3. Bir kısım davalılar vekili Avukat ... temyiz dilekçesinde özetle; dava konusu taşınmazlar için belirlenen bedelin düşük olduğunu, kapitalizasyon faiz oranının %3 yerine %6 olarak alınmasının hatalı olduğunu, taşınmaza objektif değer artışı uygulanması gerektiğini, tespit edilen bedele acele el koyma tarihinden itibaren kamu alacaklarına uygulanan en yüksek faiz uygulanması gerektiğini, davacı idare lehine vekâlet ücreti takdir edilmesinin hukuka aykırı olduğunu ileri sürmüştür.

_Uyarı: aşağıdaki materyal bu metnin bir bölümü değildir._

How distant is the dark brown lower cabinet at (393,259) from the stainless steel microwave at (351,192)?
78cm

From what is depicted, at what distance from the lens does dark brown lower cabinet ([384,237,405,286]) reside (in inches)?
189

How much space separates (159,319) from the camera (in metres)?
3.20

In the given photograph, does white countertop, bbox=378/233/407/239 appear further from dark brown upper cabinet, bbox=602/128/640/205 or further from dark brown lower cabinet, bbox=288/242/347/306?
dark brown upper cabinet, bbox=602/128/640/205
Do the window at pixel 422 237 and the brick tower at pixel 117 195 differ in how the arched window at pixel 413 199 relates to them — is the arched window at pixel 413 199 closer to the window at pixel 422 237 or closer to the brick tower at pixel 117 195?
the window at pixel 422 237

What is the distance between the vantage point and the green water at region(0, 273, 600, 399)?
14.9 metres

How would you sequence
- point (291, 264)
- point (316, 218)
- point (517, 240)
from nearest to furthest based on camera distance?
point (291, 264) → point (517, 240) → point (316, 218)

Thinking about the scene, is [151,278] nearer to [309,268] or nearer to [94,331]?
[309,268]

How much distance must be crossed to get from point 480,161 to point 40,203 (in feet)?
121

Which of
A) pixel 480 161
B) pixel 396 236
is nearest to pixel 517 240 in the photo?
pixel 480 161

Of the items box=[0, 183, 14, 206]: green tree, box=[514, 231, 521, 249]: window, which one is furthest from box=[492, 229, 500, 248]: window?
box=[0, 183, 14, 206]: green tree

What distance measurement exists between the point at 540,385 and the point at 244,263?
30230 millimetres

4. Bir kısım davalılar vekili Avukat ... temyiz dilekçesinde özetle; dava konusu taşınmazlar için belirlenen bedelin düşük olduğunu, davacı idare lehine vekâlet ücreti takdir edilmesinin hukuka aykırı olduğunu, karar tarihi itibarıyla müvekkilleri lehine 1.500,00 TL vekâlet ücretine hükmedilmesi gerekirken 1.320,00 TL vekâlet ücretine hükmedildiğini, dava tarihinin dört ay sonrasından başlamak üzere karar tarihine kadar yasal faiz uygulanmasına ilişkin hüküm kurulmamasının hatalı olduğunu ileri sürmüştür.
C. Gerekçe
1. Uyuşmazlık ve Hukukî Nitelendirme
Uyuşmazlık, ... olarak davacı idare ile davalı tapu malikleri arasındaki kamulaştırma bedelinin tespiti istemine ilişkindir.
2. İlgili Hukuk
1. 6100 sayılı Hukuk Muhakemeleri Kanunu’nun (6100 sayılı Kanun) geçici 3 üncü maddesi gereği yürürlükte bulunan 1086 sayılı Hukuk Usulü Muhakemeleri Kanunu’nun (1086 sayılı Kanun) 26.09.2004 tarihli ve 5236 sayılı Kanun'la yapılan değişiklikten önceki 427 ilâ 439 uncu maddeleri.
2. 2942 sayılı Kanun'un 10 uncu maddesinin sekizinci fıkrası, 11 inci maddesinin birinci ve ikinci fıkraları.
3. Değerlendirme
1. Tarafların iddia, savunma ve dayandıkları belgelere, uyuşmazlığın hukuki nitelendirilmesi ile uygulanması gereken hukuk kurallarına, dava şartlarına, yargılamaya hâkim olan ilkelere, ispat kurallarına ve temyiz olunan kararda belirtilen gerekçelere göre davacı idare, bir kısım davalılar kayyımı ve bir kısım davalılar vekillerinin aşağıdaki paragrafların kapsamı dışındaki temyiz itirazları yerinde görülmemiştir.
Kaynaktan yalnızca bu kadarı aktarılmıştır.